| Spatial relationship records |
(begin)

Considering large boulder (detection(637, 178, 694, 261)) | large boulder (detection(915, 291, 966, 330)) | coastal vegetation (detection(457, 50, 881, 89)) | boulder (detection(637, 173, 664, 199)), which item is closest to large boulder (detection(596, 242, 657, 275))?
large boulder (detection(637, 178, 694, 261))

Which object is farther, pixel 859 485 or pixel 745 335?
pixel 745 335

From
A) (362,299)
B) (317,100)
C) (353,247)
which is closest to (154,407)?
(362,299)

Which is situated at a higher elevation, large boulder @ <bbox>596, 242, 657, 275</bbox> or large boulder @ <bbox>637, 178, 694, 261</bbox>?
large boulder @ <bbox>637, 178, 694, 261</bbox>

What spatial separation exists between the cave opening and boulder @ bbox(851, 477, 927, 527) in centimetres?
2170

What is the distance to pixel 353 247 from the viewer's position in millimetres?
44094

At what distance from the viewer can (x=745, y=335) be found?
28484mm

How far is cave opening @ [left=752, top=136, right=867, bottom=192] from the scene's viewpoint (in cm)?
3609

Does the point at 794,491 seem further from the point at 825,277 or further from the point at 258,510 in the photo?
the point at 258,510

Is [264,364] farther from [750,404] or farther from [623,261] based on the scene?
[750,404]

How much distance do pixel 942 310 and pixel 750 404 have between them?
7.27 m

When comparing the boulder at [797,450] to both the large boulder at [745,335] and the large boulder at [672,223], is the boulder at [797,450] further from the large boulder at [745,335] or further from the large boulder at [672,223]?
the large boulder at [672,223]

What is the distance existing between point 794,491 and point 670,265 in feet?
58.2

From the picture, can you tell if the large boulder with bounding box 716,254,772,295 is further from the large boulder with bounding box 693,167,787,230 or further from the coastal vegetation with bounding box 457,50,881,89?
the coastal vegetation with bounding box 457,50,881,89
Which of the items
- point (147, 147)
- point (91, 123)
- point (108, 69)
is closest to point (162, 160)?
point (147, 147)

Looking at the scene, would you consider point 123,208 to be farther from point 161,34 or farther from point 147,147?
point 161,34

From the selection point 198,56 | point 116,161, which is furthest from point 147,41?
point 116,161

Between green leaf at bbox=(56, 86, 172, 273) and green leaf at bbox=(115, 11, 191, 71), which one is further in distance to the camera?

(end)

| PROBLEM TO SOLVE |
Exactly repeat the lines from the line that contains "What is the distance existing" to the end of the entries, both included, and leave out all other lines.

| COMPLETED EXERCISE |
What is the distance existing between point 794,491 and point 670,265 in feet?
58.2

From the picture, can you tell if the large boulder with bounding box 716,254,772,295 is further from the large boulder with bounding box 693,167,787,230 or further from the coastal vegetation with bounding box 457,50,881,89?
the coastal vegetation with bounding box 457,50,881,89
Which of the items
- point (147, 147)
- point (91, 123)
- point (108, 69)
is closest to point (162, 160)?
point (147, 147)

Looking at the scene, would you consider point 123,208 to be farther from point 161,34 or farther from point 147,147?
point 161,34

From the selection point 198,56 | point 116,161, which is furthest from point 147,41?
point 116,161

Between green leaf at bbox=(56, 86, 172, 273) and green leaf at bbox=(115, 11, 191, 71), which one is further in distance to the camera?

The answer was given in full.